- **SELECTED EXTRACT**
───

Thursday, June 9, 2016

Who Got Lucille'd

I've written about the Walking Dead here before. It's a bit embarrassing to look back on, as I thought the show deserved to be canceled five years ago, but I still stand by the points I made in that post. Many of the problems have been addressed, but a few of the big ones remain. Characters are still inconsistent and tend to change depending on where the plot needs to go instead of vice-versa.

But if you've been watching since then, you probably know about the latest season finale and the shitstorm that ensued. In short, fans allege that the writers (and the network) took one of the most heart-wrenching, game-changing moments in the comic and neutered it for hype and to ensure audience draw when the show comes back next year. What we know is that someone (surprise!) died, and they didn't show who.

So theories abound and comic comparisons and contradictions are launched, and the fanbase plays into the hands of the people making all the money. So I'll do it, too. What the hell? Who died? Who got Lucille'd? Let's go in order of least to most likely candidates. And spoilers for both the show and comic follow, so be prepared.

This is Lucille. She is awesome.

8. Rick & Carl

It's straight-up not them. Negan says, as he begins to swing on his victim, "Anybody moves, anybody says anything, cut the boy's other eye out and feed it to his father and then we'll start." That tells you right there that it's neither of them. Plus, writer Robert Kirkman has confirmed that he never plans to kill Carl. So bam.

7. Aaron, Sasha, & Rosita

This is more of a practical reason. These characters weren't on the receiving end of a beating simply because the audience wouldn't care. Not to say they aren't likable characters. They just don't carry the weight that some of the others do. There's weight to six months of buildup for these characters. If the show came back and it had been Rosita bludgeoned to death, the audience would shrug and move on, and Negan's big moment would be stunted. They're fine.

───

- **RECORD SET**
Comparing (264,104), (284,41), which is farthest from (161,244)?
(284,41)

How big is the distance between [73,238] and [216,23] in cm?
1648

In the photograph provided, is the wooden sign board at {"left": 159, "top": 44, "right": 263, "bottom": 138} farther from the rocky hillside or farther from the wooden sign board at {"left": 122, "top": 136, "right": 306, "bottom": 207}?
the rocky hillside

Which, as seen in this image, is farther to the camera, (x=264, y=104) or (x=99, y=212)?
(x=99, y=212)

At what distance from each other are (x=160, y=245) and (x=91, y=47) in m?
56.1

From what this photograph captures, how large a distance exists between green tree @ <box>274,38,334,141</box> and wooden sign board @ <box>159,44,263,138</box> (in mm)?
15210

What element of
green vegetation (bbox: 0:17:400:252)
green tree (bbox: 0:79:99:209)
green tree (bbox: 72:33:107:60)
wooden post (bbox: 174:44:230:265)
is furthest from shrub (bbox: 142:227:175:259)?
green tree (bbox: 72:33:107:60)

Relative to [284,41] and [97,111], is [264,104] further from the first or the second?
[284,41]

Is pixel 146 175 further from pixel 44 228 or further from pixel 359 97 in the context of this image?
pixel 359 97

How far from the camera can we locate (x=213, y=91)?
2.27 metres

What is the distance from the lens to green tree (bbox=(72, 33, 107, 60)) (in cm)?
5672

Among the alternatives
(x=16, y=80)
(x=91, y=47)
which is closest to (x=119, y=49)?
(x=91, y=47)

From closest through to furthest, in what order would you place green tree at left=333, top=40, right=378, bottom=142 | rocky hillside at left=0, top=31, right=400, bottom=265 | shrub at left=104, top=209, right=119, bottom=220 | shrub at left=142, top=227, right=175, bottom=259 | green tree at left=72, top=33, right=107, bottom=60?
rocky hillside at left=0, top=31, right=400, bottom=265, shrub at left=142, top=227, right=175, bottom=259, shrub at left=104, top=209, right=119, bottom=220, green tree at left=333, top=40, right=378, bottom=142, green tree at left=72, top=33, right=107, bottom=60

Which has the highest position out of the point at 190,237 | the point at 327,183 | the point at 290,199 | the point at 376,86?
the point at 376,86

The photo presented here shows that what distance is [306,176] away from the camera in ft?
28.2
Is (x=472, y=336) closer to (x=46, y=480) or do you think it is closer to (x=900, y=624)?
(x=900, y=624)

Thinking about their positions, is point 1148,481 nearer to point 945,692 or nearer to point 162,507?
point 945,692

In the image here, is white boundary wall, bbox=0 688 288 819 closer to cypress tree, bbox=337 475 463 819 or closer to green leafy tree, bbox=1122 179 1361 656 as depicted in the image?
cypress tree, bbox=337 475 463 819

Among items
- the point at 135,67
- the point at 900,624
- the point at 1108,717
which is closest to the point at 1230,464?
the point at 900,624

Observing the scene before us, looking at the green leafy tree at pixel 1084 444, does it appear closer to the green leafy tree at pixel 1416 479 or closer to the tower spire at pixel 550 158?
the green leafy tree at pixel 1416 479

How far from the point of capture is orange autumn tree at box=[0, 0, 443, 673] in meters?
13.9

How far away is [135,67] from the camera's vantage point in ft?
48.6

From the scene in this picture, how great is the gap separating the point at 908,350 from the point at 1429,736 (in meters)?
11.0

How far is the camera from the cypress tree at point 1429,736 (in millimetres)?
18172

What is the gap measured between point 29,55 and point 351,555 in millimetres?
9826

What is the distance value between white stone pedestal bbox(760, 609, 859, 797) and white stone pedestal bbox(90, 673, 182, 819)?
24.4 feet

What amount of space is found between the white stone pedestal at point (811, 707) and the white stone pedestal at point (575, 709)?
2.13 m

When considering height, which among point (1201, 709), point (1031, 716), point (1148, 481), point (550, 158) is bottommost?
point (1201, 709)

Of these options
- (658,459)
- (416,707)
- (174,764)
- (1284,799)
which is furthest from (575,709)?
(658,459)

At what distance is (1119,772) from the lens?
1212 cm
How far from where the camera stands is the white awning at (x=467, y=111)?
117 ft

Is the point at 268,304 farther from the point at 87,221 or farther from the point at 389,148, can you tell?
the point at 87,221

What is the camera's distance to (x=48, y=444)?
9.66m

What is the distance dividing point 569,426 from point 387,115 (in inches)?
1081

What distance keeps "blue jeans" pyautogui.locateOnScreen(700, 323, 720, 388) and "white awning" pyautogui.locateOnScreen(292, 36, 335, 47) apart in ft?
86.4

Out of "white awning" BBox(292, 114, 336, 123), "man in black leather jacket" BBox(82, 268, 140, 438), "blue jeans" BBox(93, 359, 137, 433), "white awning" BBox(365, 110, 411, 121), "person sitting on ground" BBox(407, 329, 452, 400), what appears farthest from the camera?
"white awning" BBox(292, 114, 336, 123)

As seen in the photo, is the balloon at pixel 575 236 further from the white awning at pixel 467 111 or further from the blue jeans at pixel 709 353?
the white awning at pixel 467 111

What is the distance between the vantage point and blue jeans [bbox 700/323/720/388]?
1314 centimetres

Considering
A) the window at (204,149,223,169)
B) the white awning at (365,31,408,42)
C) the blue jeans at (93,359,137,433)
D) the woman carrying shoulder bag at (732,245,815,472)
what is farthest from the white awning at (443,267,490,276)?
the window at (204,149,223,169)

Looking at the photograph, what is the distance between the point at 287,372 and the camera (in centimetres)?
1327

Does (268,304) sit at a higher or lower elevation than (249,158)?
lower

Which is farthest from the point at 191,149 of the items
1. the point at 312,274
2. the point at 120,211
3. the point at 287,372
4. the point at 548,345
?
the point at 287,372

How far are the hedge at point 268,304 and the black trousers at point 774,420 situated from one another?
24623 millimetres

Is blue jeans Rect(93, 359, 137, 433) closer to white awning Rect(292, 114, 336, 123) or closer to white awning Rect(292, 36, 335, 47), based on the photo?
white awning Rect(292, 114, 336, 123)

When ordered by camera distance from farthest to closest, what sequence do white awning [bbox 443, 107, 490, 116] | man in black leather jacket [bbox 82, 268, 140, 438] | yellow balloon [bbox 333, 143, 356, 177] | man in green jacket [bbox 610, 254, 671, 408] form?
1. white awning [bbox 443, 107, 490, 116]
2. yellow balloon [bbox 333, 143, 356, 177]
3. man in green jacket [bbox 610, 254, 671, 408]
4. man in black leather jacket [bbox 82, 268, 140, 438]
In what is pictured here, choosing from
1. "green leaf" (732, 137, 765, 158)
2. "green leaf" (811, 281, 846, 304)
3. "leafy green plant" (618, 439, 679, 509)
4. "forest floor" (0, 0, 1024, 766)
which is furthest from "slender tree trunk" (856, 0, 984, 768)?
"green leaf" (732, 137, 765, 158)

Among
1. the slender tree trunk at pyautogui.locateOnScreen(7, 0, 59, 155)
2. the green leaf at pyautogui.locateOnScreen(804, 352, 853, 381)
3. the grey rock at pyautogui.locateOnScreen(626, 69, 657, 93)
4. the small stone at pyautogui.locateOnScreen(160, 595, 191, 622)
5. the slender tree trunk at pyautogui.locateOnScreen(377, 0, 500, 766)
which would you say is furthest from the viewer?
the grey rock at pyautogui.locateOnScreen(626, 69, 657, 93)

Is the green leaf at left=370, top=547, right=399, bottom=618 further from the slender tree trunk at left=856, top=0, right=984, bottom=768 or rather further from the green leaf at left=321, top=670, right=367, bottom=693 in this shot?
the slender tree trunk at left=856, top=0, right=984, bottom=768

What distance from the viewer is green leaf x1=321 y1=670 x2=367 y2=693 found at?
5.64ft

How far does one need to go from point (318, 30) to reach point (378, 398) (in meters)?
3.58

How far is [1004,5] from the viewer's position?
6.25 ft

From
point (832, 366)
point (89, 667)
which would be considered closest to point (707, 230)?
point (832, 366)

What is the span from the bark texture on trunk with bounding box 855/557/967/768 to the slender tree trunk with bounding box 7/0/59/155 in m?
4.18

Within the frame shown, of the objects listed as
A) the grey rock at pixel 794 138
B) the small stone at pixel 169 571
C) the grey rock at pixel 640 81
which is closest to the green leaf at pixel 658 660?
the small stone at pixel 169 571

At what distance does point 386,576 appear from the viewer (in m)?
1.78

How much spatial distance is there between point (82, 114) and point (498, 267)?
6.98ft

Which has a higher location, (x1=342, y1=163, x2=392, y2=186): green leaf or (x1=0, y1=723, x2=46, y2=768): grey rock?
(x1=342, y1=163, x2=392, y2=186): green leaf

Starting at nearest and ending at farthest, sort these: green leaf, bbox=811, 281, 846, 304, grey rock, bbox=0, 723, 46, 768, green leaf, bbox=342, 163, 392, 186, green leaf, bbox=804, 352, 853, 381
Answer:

───

- **PROMPT 1**
Retype the part of the Walking Dead post starting with "I've written about" and going on through "didn't show who.".
- **PROMPT 2**
Summarize the Walking Dead post in two sentences.

- **WRITTEN REPLY 1**
I've written about the Walking Dead here before. It's a bit embarrassing to look back on, as I thought the show deserved to be canceled five years ago, but I still stand by the points I made in that post. Many of the problems have been addressed, but a few of the big ones remain. Characters are still inconsistent and tend to change depending on where the plot needs to go instead of vice-versa.

But if you've been watching since then, you probably know about the latest season finale and the shitstorm that ensued. In short, fans allege that the writers (and the network) took one of the most heart-wrenching, game-changing moments in the comic and neutered it for hype and to ensure audience draw when the show comes back next year. What we know is that someone (surprise!) died, and they didn't show who.

- **WRITTEN REPLY 2**
The writer says the show's latest season finale drew fan outrage by killing someone without showing who, and sets out to rank the candidates from least to most likely. Rick and Carl are ruled out because of Negan's threat against them and Robert Kirkman's confirmation that he never plans to kill Carl, while Aaron, Sasha, and Rosita are judged unlikely because the audience wouldn't care enough.